Retailer An entity that provides a retail service to a customer. This entity will be licensed by NERSA to provide retail electricity services. A distributor will be required to provide retail services to its franchise customers and a retailer will provide services to its contestable customers.

Service charge The service charge is the fixed charge payable every month. It is a contribution towards service-related costs, e.g. customer service costs.

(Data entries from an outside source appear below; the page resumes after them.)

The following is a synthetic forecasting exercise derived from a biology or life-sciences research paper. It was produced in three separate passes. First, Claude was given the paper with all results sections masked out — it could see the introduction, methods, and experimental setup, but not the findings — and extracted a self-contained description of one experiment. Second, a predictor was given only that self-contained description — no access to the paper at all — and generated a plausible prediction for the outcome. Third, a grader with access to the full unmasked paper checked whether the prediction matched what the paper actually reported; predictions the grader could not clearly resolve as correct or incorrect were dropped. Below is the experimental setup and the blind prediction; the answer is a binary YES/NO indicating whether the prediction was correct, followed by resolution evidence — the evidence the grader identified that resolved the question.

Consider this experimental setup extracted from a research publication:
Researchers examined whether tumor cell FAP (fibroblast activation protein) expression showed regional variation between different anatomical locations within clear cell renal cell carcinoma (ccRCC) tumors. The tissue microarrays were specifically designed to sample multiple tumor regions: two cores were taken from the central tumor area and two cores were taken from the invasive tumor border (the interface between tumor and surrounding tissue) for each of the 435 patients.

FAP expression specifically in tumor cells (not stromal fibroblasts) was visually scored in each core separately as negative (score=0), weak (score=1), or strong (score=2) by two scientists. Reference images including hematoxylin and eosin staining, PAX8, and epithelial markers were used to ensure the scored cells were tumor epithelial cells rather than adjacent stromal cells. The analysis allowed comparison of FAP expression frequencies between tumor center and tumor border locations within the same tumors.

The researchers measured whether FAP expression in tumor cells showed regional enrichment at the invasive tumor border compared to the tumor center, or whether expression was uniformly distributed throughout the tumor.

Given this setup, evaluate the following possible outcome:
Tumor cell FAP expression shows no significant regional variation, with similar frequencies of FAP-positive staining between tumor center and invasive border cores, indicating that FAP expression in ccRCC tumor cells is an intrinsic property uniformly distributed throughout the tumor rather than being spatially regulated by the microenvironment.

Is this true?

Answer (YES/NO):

Standard supply The least-cost economic investment required to provide an adequate supply in terms of NRS 048, NERSA’s power quality directive and in future the Distribution Grid Code (see also premium supply).

Tariff A tariff is a combination of charging parameters applied to recover measured quantities such as consumption and capacity costs, as well as unmeasured quantities such as service costs.

Technical losses Losses incurred over electrical networks due to the characteristics of the physical equipment usually associated with dissipation.

Transmission system

All lines and substation equipment where the nominal voltage is above 132kV.

Transmission use-of-system charges

The regulated tariff charged for the use of the transmission system which includes network, reliability, losses and/or service and administration charges.

Utilised capacity Utilised capacity (UC) is the greater of the customer’s notified maximum demand (NMD) and actual maximum demand registered in all time periods during the previous 12 months. Theoretically, the UC should equal NMD, but at times customers under-notify, resulting in a UC > NMD.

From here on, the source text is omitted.